* Begin Passage shown *

# If it ain't red, leave it in the shed



## jcdeboever (Jul 9, 2016)

I will enjoy it on my hard drive in black & white. I just love these tractors.

That 1st M is a worker, he is a fantastic customer of mine and was just tickled pink that I came out and spent an hour with him. The pleasure was all mine. We sat down and had some pulled pork, a corn dog, and the best lemonade I ever tasted. He showed me some interesting things at the show and invited me over for an engine rebuild, and some blue grass in August, he said bring my camera but probably pictures only for him and the family. I'm bringing lights!


----------



## Rick50 (Jul 9, 2016)

Old tractors are awesome. Good job. I've heard you can always tell a Farmall, but not much!


----------



## Gary A. (Jul 9, 2016)

Can't say I'm into tractors.  But I did grow up in an agricultural community.  At the high school on 'Chino Day', nearly everybody drove their tractors to school.


----------



## jcdeboever (Jul 9, 2016)

Rick50 said:


> Old tractors are awesome. Good job. I've heard you can always tell a Farmall, but not much!

* End Passage shown *
* Begin Record list *

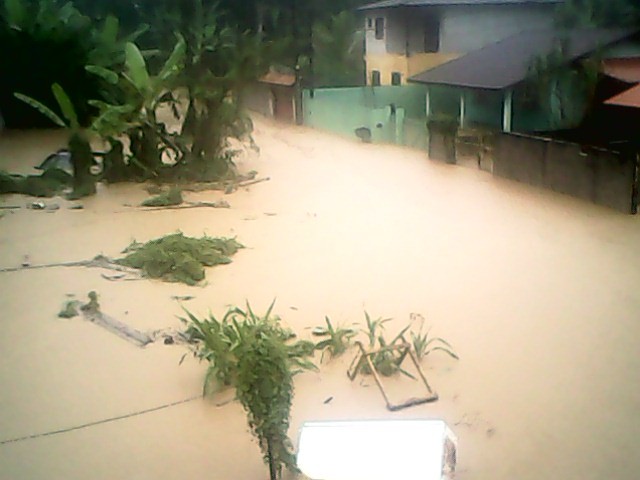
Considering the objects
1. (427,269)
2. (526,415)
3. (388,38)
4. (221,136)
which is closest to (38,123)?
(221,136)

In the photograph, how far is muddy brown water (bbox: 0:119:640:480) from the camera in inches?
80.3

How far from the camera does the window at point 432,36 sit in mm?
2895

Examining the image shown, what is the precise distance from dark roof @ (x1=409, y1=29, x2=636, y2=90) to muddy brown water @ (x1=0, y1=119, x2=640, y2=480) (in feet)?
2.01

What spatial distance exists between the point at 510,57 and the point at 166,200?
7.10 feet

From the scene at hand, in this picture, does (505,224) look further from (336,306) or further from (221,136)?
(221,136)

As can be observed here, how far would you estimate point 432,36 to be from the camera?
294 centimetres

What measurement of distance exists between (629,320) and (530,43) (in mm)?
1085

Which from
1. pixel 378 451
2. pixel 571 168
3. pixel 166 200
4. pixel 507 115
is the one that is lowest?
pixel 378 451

* End Record list *

**Set exercise 1**
From the tractor thread, quote the passage starting at "Can't say I'm" up to and including "tractors to school.".
**Set exercise 2**
Answer the following questions using the tractor thread.
(a) What food and drink did jcdeboever share with the customer?
(b) In which month was jcdeboever invited over for an engine rebuild?
(c) According to Gary A., what did nearly everybody do on 'Chino Day' at the high school?

**Full response 1**
Can't say I'm into tractors.  But I did grow up in an agricultural community.  At the high school on 'Chino Day', nearly everybody drove their tractors to school.

**Full response 2**
(a) Pulled pork, a corn dog, and lemonade.
(b) August.
(c) They drove their tractors to school.